┌────────

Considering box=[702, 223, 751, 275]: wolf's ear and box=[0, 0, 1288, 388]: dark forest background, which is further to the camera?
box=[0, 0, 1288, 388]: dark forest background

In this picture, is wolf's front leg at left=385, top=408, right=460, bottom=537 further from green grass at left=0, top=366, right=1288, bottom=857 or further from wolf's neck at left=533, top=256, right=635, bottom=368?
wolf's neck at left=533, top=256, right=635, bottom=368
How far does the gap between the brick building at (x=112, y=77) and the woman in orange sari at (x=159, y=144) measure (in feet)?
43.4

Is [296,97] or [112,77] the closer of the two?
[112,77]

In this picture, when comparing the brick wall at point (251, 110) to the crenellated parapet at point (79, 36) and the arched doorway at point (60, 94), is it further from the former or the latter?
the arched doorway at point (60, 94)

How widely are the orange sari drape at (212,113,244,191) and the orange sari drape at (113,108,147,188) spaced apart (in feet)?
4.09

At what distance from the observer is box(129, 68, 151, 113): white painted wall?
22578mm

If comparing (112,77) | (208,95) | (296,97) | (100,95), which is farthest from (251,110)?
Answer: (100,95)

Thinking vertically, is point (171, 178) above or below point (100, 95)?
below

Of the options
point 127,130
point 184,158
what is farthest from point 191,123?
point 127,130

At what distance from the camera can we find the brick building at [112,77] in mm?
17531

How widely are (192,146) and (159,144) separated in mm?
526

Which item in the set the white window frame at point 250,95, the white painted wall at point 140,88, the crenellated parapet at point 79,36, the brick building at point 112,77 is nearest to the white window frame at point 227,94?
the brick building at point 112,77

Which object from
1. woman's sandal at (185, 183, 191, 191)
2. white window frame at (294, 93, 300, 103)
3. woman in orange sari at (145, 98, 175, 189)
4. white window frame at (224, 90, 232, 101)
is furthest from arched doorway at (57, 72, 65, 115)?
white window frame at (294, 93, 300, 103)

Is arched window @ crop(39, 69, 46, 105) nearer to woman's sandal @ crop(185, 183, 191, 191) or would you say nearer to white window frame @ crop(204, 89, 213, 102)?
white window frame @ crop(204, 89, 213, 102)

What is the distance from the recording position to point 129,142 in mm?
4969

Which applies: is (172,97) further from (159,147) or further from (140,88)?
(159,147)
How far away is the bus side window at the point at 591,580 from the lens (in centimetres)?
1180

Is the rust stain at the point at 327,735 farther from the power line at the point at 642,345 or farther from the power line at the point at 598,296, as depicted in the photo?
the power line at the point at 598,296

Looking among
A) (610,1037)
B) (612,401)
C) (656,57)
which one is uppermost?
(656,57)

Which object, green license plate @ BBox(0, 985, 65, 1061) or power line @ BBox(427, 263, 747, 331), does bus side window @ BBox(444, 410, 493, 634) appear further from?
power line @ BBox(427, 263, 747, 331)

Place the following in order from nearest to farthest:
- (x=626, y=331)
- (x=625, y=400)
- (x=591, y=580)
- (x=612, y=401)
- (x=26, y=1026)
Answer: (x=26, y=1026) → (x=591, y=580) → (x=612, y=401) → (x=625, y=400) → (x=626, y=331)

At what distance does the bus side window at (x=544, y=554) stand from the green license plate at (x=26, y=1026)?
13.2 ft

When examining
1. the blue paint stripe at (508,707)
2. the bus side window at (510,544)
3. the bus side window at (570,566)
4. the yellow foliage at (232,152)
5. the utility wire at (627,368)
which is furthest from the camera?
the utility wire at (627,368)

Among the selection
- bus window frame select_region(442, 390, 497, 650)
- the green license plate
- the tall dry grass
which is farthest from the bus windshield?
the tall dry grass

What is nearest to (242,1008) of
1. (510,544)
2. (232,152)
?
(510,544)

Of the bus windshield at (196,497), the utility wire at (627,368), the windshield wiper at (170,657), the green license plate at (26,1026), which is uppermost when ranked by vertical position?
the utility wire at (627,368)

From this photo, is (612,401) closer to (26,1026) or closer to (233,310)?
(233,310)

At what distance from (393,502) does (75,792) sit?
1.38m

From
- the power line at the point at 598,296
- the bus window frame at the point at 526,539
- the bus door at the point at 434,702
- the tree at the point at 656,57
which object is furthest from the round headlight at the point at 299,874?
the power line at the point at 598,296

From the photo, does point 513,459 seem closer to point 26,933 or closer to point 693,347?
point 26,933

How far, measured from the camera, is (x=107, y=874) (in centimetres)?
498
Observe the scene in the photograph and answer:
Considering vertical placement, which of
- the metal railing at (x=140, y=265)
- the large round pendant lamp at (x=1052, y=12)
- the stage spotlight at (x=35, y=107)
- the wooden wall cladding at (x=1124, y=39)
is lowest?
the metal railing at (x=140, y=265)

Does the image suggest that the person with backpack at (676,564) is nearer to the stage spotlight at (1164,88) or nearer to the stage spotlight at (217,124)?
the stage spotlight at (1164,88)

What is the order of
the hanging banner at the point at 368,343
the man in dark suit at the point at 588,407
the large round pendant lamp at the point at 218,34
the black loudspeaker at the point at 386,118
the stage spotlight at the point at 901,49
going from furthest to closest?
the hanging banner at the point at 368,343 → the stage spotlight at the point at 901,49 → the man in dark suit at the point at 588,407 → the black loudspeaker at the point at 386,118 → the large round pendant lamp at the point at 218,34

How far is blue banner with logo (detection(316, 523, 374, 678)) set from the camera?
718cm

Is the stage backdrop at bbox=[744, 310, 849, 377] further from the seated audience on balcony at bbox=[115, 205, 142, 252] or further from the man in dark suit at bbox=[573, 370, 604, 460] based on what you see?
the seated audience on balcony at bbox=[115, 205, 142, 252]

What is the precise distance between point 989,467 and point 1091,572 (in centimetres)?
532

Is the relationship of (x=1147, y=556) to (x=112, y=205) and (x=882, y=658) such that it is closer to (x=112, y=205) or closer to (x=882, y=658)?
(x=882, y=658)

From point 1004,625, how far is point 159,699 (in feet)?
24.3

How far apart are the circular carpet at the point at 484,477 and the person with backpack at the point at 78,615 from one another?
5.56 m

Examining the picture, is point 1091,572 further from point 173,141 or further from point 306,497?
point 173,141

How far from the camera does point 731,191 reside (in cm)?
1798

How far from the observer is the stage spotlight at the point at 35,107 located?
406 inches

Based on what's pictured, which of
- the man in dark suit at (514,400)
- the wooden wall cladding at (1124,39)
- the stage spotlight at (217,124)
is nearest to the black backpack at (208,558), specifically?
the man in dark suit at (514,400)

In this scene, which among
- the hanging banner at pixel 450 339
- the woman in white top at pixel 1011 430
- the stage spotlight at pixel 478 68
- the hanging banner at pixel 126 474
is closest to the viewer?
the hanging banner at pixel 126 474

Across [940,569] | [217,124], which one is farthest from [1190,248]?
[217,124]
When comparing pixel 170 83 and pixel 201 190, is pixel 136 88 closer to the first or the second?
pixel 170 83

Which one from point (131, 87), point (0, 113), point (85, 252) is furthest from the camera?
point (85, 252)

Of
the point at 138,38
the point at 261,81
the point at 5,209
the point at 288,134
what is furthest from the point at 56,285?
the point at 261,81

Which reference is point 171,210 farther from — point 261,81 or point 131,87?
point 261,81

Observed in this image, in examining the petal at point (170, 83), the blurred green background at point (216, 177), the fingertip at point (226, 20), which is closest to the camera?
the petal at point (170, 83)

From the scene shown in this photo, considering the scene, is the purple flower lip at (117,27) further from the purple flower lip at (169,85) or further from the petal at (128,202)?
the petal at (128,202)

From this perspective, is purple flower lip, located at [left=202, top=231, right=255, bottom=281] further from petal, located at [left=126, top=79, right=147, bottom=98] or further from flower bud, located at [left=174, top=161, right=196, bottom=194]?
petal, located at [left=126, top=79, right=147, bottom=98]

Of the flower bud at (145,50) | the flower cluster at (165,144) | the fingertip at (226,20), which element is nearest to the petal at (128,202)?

└────────

Give all the items again, changing "crenellated parapet" to "battlement" wherever it appears and leaving everything else as it is.

Considering box=[702, 223, 751, 275]: wolf's ear and box=[0, 0, 1288, 388]: dark forest background, which is further to the camera?
box=[0, 0, 1288, 388]: dark forest background

In this picture, is wolf's front leg at left=385, top=408, right=460, bottom=537 further from green grass at left=0, top=366, right=1288, bottom=857 or further from wolf's neck at left=533, top=256, right=635, bottom=368?
wolf's neck at left=533, top=256, right=635, bottom=368
How far does the gap between the brick building at (x=112, y=77) and the woman in orange sari at (x=159, y=144) measure (in feet)?
43.4

Is [296,97] or [112,77] the closer of the two?
[112,77]

In this picture, when comparing the brick wall at point (251, 110) to the battlement at point (79, 36) and the arched doorway at point (60, 94), is it further from the former or the latter?
the arched doorway at point (60, 94)

How widely are the orange sari drape at (212,113,244,191) and the orange sari drape at (113,108,147,188) spaced apart (in feet)?
4.09

At what distance from the observer is box(129, 68, 151, 113): white painted wall?
22578mm

If comparing (112,77) | (208,95) | (296,97) | (100,95), which is farthest from (251,110)?
Answer: (100,95)

Thinking vertically, is point (171, 178) above or below point (100, 95)?
below

Of the options
point 127,130
point 184,158
what is farthest from point 191,123?
point 127,130

At what distance from the camera can we find the brick building at [112,77] in mm?
17531

How widely are (192,146) and (159,144) separated in mm?
526

Which item in the set the white window frame at point 250,95, the white painted wall at point 140,88, the battlement at point 79,36, the brick building at point 112,77 is nearest to the white window frame at point 227,94?
the brick building at point 112,77

Which object from
1. woman's sandal at (185, 183, 191, 191)
2. white window frame at (294, 93, 300, 103)
3. woman in orange sari at (145, 98, 175, 189)
4. white window frame at (224, 90, 232, 101)
is furthest from arched doorway at (57, 72, 65, 115)?
white window frame at (294, 93, 300, 103)

Is arched window @ crop(39, 69, 46, 105) nearer to woman's sandal @ crop(185, 183, 191, 191) or would you say nearer to white window frame @ crop(204, 89, 213, 102)?
white window frame @ crop(204, 89, 213, 102)

What is the distance from the recording position to point 129,142 in mm?
4969

Which applies: is (172,97) further from (159,147) or further from (140,88)?
(159,147)
How far away is the bus side window at the point at 591,580 from the lens (in centimetres)?
1180

Is the rust stain at the point at 327,735 farther from the power line at the point at 642,345 or farther from the power line at the point at 598,296, as depicted in the photo?
the power line at the point at 598,296

Looking among
A) (610,1037)
B) (612,401)
C) (656,57)
which one is uppermost?
(656,57)

Which object, green license plate @ BBox(0, 985, 65, 1061) or power line @ BBox(427, 263, 747, 331), does bus side window @ BBox(444, 410, 493, 634) appear further from?
power line @ BBox(427, 263, 747, 331)

Place the following in order from nearest to farthest:
- (x=626, y=331)
- (x=625, y=400)
- (x=591, y=580)
- (x=612, y=401)
- (x=26, y=1026)
Answer: (x=26, y=1026) → (x=591, y=580) → (x=612, y=401) → (x=625, y=400) → (x=626, y=331)

At what distance does the bus side window at (x=544, y=554) stand from the green license plate at (x=26, y=1026)?
13.2 ft

When examining
1. the blue paint stripe at (508,707)
2. the bus side window at (510,544)
3. the bus side window at (570,566)
4. the yellow foliage at (232,152)
5. the utility wire at (627,368)
which is furthest from the camera?
the utility wire at (627,368)

Among the selection
- bus window frame select_region(442, 390, 497, 650)
- the green license plate
- the tall dry grass
which is farthest from the bus windshield?
the tall dry grass

What is nearest to (242,1008) of
1. (510,544)
2. (232,152)
?
(510,544)

Of the bus windshield at (196,497), the utility wire at (627,368), the windshield wiper at (170,657), the green license plate at (26,1026), which is uppermost when ranked by vertical position?
the utility wire at (627,368)

From this photo, is (612,401) closer to (26,1026) or closer to (233,310)?
(233,310)

At what distance from (393,502) does (75,792) sit?
1.38m

From
- the power line at the point at 598,296
- the bus window frame at the point at 526,539
- the bus door at the point at 434,702
- the tree at the point at 656,57
which object is furthest from the round headlight at the point at 299,874?
the power line at the point at 598,296

From the photo, does point 513,459 seem closer to point 26,933 or closer to point 693,347?
point 26,933

How far, measured from the camera, is (x=107, y=874) (in centimetres)?
498
Observe the scene in the photograph and answer:
Considering vertical placement, which of
- the metal railing at (x=140, y=265)
- the large round pendant lamp at (x=1052, y=12)
- the stage spotlight at (x=35, y=107)
- the wooden wall cladding at (x=1124, y=39)
is lowest?
the metal railing at (x=140, y=265)

Does the image suggest that the person with backpack at (676,564) is nearer to the stage spotlight at (1164,88) or nearer to the stage spotlight at (217,124)?
the stage spotlight at (1164,88)

What is the order of
the hanging banner at the point at 368,343
the man in dark suit at the point at 588,407
the large round pendant lamp at the point at 218,34
the black loudspeaker at the point at 386,118
the stage spotlight at the point at 901,49
going from furthest to closest?
the hanging banner at the point at 368,343 → the stage spotlight at the point at 901,49 → the man in dark suit at the point at 588,407 → the black loudspeaker at the point at 386,118 → the large round pendant lamp at the point at 218,34

How far is blue banner with logo (detection(316, 523, 374, 678)) set from the camera?
718cm

Is the stage backdrop at bbox=[744, 310, 849, 377] further from the seated audience on balcony at bbox=[115, 205, 142, 252] or further from the man in dark suit at bbox=[573, 370, 604, 460] based on what you see?
the seated audience on balcony at bbox=[115, 205, 142, 252]

What is the precise distance between point 989,467 and point 1091,572 (in centimetres)?
532

Is the relationship of (x=1147, y=556) to (x=112, y=205) and (x=882, y=658) such that it is closer to (x=112, y=205) or closer to (x=882, y=658)?
(x=882, y=658)

From point 1004,625, how far is point 159,699 (in feet)?
24.3

How far apart are the circular carpet at the point at 484,477 and the person with backpack at the point at 78,615 from one another?
5.56 m

Examining the picture, is point 1091,572 further from point 173,141 or further from point 306,497?
point 173,141

How far from the camera does point 731,191 reside (in cm)?
1798

How far from the observer is the stage spotlight at the point at 35,107 located?
406 inches

Based on what's pictured, which of
- the man in dark suit at (514,400)
- the wooden wall cladding at (1124,39)
- the stage spotlight at (217,124)
is nearest to the black backpack at (208,558), specifically?
the man in dark suit at (514,400)

In this scene, which among
- the hanging banner at pixel 450 339
- the woman in white top at pixel 1011 430
- the stage spotlight at pixel 478 68
- the hanging banner at pixel 126 474
is closest to the viewer?
the hanging banner at pixel 126 474

Across [940,569] | [217,124], which one is farthest from [1190,248]?
[217,124]
When comparing pixel 170 83 and pixel 201 190, is pixel 136 88 closer to the first or the second?
pixel 170 83

Which one from point (131, 87), point (0, 113), point (85, 252) is furthest from the camera?
point (85, 252)

Of
the point at 138,38
the point at 261,81
the point at 5,209
the point at 288,134
what is furthest from the point at 56,285?
the point at 261,81

Which reference is point 171,210 farther from — point 261,81 or point 131,87?
point 261,81

Observed in this image, in examining the petal at point (170, 83), the blurred green background at point (216, 177), the fingertip at point (226, 20), which is closest to the camera?
the petal at point (170, 83)

From the scene shown in this photo, considering the scene, is the purple flower lip at (117,27) further from the purple flower lip at (169,85) or further from the petal at (128,202)?
the petal at (128,202)

From this perspective, is purple flower lip, located at [left=202, top=231, right=255, bottom=281] further from petal, located at [left=126, top=79, right=147, bottom=98] or further from flower bud, located at [left=174, top=161, right=196, bottom=194]?
petal, located at [left=126, top=79, right=147, bottom=98]

Of the flower bud at (145,50) | the flower cluster at (165,144) | the fingertip at (226,20), which element is nearest to the petal at (128,202)?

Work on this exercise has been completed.